**SET TASK:** Write out all of the records below word for word, leaving the pictures out.

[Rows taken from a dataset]
....

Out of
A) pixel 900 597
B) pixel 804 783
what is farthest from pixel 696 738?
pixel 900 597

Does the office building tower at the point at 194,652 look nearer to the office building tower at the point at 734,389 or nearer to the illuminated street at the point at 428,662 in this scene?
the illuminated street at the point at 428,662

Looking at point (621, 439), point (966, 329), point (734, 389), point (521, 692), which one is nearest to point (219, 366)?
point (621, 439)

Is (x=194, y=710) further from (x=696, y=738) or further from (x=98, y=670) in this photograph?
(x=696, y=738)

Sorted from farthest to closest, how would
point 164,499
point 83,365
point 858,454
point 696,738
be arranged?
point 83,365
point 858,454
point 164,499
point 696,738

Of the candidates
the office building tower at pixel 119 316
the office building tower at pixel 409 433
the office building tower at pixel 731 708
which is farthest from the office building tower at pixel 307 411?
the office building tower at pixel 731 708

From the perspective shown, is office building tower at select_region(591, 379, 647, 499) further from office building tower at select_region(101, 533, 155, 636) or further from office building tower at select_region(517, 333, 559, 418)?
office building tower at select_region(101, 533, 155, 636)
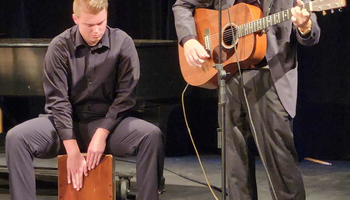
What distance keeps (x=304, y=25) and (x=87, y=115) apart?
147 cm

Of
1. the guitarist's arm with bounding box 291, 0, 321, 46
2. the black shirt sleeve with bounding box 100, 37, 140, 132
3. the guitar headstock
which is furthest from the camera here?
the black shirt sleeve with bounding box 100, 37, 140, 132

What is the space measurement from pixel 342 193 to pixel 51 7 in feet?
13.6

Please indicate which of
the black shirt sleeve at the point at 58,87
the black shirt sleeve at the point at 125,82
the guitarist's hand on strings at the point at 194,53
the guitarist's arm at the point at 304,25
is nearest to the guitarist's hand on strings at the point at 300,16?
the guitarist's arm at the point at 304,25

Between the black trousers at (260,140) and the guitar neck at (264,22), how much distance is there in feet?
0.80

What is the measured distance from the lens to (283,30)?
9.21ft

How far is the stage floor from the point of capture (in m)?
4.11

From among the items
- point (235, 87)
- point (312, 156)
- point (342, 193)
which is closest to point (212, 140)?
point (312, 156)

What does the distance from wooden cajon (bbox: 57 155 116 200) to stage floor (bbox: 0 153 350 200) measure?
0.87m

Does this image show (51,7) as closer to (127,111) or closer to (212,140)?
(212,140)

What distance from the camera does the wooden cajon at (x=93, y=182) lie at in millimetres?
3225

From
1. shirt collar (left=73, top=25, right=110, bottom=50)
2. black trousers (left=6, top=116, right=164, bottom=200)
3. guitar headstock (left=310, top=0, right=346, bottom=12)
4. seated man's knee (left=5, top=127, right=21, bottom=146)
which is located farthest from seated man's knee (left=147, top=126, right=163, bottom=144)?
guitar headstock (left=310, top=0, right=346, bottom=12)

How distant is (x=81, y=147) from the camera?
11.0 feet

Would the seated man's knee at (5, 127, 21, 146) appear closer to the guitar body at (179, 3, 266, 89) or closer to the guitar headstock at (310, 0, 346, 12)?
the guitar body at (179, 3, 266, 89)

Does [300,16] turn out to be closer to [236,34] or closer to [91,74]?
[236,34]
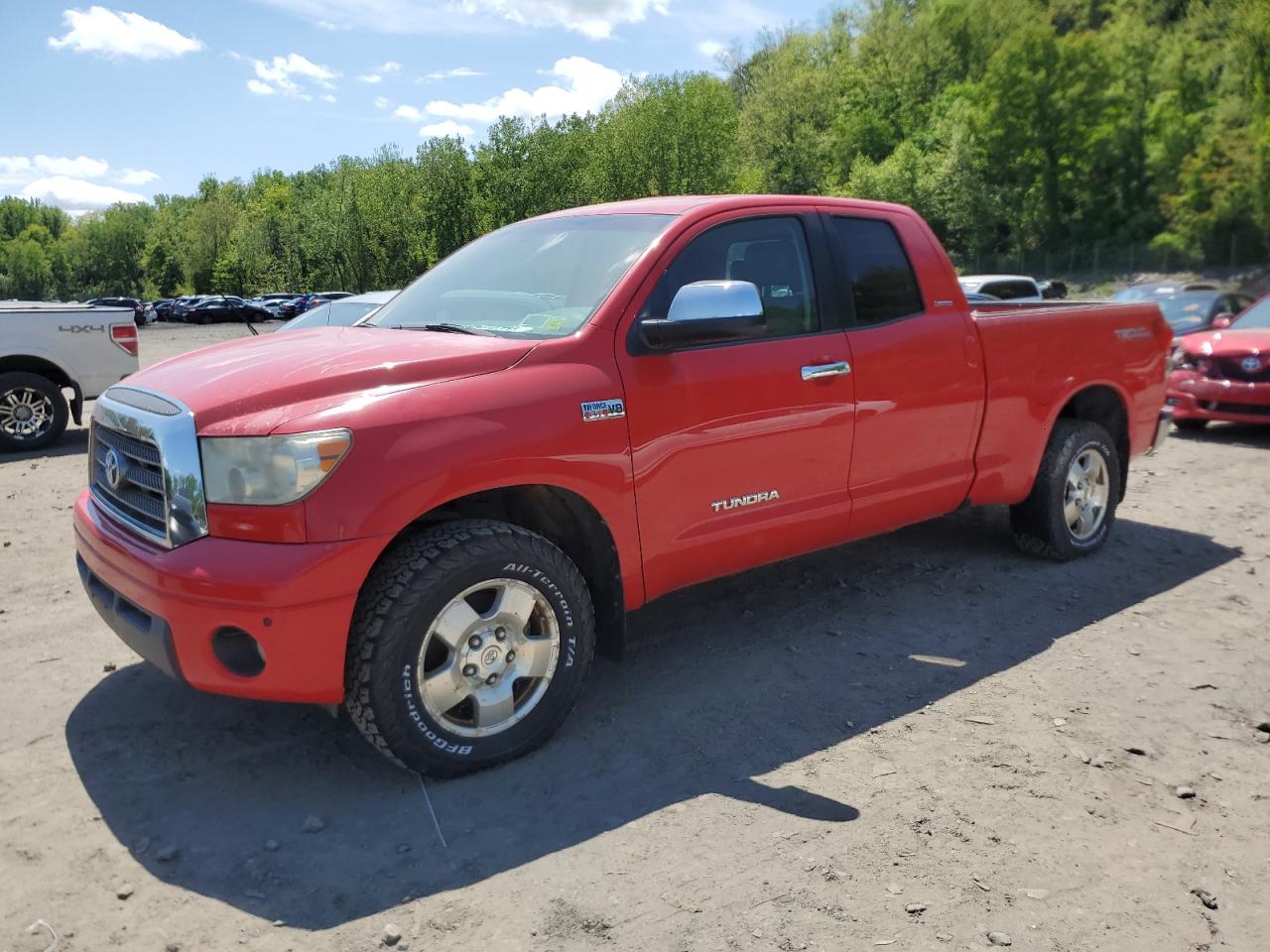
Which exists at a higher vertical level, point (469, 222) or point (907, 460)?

....

**SOLUTION TO THIS EXERCISE:**
Out of
A) pixel 900 597
B) pixel 804 783
what is farthest from pixel 696 738?
pixel 900 597

Does the office building tower at the point at 194,652 look nearer to the office building tower at the point at 734,389 or nearer to the illuminated street at the point at 428,662 in this scene?
the illuminated street at the point at 428,662

Looking at point (621, 439), point (966, 329), point (734, 389), point (521, 692), which one is nearest to point (219, 366)?
point (621, 439)

Is (x=194, y=710) further from (x=696, y=738) or further from (x=98, y=670) in this photograph?
(x=696, y=738)

Sorted from farthest to closest, how would
point 164,499
point 83,365
point 858,454
point 696,738
be arranged?
point 83,365
point 858,454
point 164,499
point 696,738

Of the candidates
the office building tower at pixel 119 316
the office building tower at pixel 409 433
the office building tower at pixel 731 708
which is farthest from the office building tower at pixel 307 411?
the office building tower at pixel 731 708

From the perspective shown, is office building tower at select_region(591, 379, 647, 499) further from office building tower at select_region(101, 533, 155, 636) or further from office building tower at select_region(517, 333, 559, 418)?
office building tower at select_region(101, 533, 155, 636)
What distance keeps (x=304, y=25) and (x=87, y=115) apart?
147 cm

Of
1. the guitarist's arm with bounding box 291, 0, 321, 46
2. the black shirt sleeve with bounding box 100, 37, 140, 132
3. the guitar headstock
which is furthest from the camera here?
the black shirt sleeve with bounding box 100, 37, 140, 132

What is the space measurement from pixel 342 193 to pixel 51 7 in feet?
13.6

Please indicate which of
the black shirt sleeve at the point at 58,87
the black shirt sleeve at the point at 125,82
the guitarist's hand on strings at the point at 194,53
the guitarist's arm at the point at 304,25
is nearest to the guitarist's hand on strings at the point at 300,16?
the guitarist's arm at the point at 304,25

Between the black trousers at (260,140) and the guitar neck at (264,22), how much distance is there in feet?
0.80

What is the measured distance from the lens to (283,30)?
9.21ft

How far is the stage floor from the point of capture (in m)?
4.11

From among the items
- point (235, 87)
- point (312, 156)
- point (342, 193)
which is closest to point (212, 140)?
point (312, 156)

What does the distance from wooden cajon (bbox: 57 155 116 200) to stage floor (bbox: 0 153 350 200) measure?
0.87m

Does this image show (51,7) as closer to (127,111) or closer to (212,140)?
(212,140)

What distance from the camera does the wooden cajon at (x=93, y=182) lie at in millimetres?
3225

From
1. shirt collar (left=73, top=25, right=110, bottom=50)
2. black trousers (left=6, top=116, right=164, bottom=200)
3. guitar headstock (left=310, top=0, right=346, bottom=12)
4. seated man's knee (left=5, top=127, right=21, bottom=146)
which is located farthest from seated man's knee (left=147, top=126, right=163, bottom=144)?
guitar headstock (left=310, top=0, right=346, bottom=12)

How distant is (x=81, y=147) from the camera?
11.0 feet

Would the seated man's knee at (5, 127, 21, 146) appear closer to the guitar body at (179, 3, 266, 89) or closer to the guitar headstock at (310, 0, 346, 12)?
the guitar body at (179, 3, 266, 89)

Does [300,16] turn out to be closer to [236,34] or closer to [91,74]?
[236,34]
Which exists at a higher vertical level, point (469, 222) or point (907, 460)?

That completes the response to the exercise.